# changing bounds from rectangular to polar

• Apr 3rd 2011, 12:37 PM
isuckatcalc
changing bounds from rectangular to polar
i just have a general question about how to change the bounds of integration from rectangular to polar. is it as simple as just substituting in y=rsinx (x will represent theta since i don't know how to make theta) and x=rcosx? or do i need to know what the bounds look like and then remake them based on that?

for instance, if a draw a picture of the rectangular bounds, would i then use that picture to help me figure out what the new polar bounds are?

so let's say i have an integral bounded by y <x< root(2-y^2)

would i simply plug in the polar formulas for y, or would i draw out those bounds, look at the picture, and figure out what the proper polar coordinates would be? i'm having trouble doing it either way, as i can't figure out what the polar coordinates would be even after drawing out the picture. and i don't know how to figure out the exact angles that theta is bounded by. if you have any advice, i would greatly appreciate it. i can do most of the polar integration except for these instances when i have to change the bounds to polar.
• Apr 3rd 2011, 03:29 PM
ojones
I'm a little unclear about what you're asking. By bounds do you mean region? Are you doing a double integral over some rectangular region and want to convert to polars? If so, the general procedure is to look at the boundary curves for the region and write each one in polars. The limits of integration are determined by the intersection points of the boundary curves.

The example you've given looks incomplete.

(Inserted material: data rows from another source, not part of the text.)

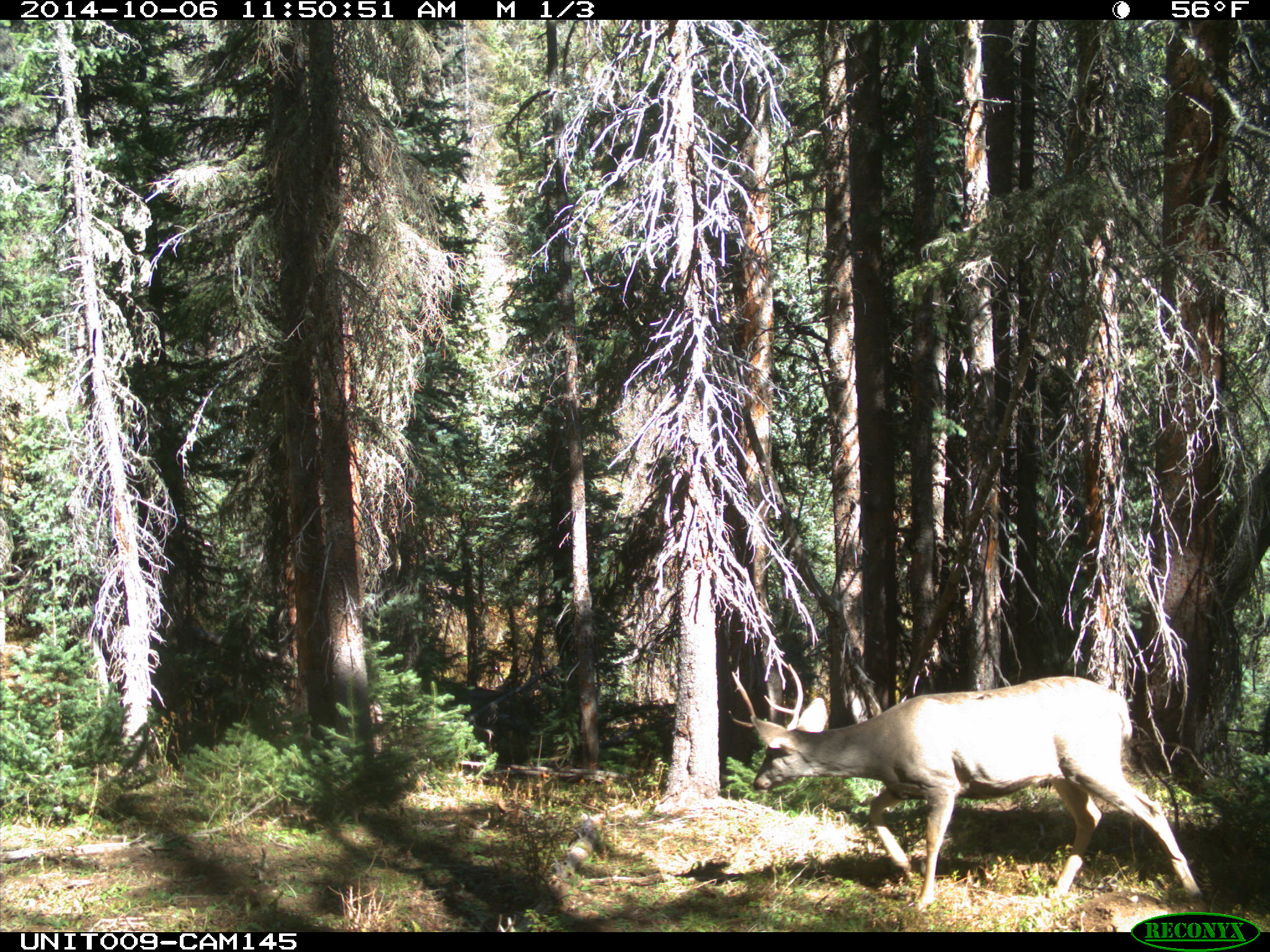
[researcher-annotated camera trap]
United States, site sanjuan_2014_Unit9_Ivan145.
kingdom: Animalia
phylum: Chordata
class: Mammalia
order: Artiodactyla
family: Cervidae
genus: Odocoileus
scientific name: Odocoileus hemionus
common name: mule deer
Odocoileus hemionus (mule deer).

However, the line $\displaystyle y=x$ with $\displaystyle x>0$ is $\displaystyle \theta =\pi/4$ in polars and the circle $\displaystyle x^2+y^2=2$ is
$\displaystyle r=\sqrt 2$. Limits can't be determined until you specify the rest of the boundary for the region.
• Apr 3rd 2011, 04:10 PM
HallsofIvy
Geometrically, $\displaystyle x= \sqrt{2- x^2}$ is a semi-circle and y= x is a radius of that semi-circle. The line divides the semi-circle into two regions. The requirement that y< x means we are looking at the lower region. The line y= x corresponds to $\displaystyle \theta= \pi/4$ and the negative y-axis to $\displaystyle \theta= -\pi/2$. And, of course, r goes from 0 to $\displaystyle \sqrt{2}$, the radius of the circle.
• Apr 3rd 2011, 04:55 PM
ojones
HallsofIvy,

I don't see where you're getting $\displaystyle \theta =-\pi/2$ from.$\displaystyle y<x$ means the region below the line $\displaystyle y=x$. $\displaystyle x<\sqrt{2-y^2}$ potentially allows for negative $\displaystyle x$ values.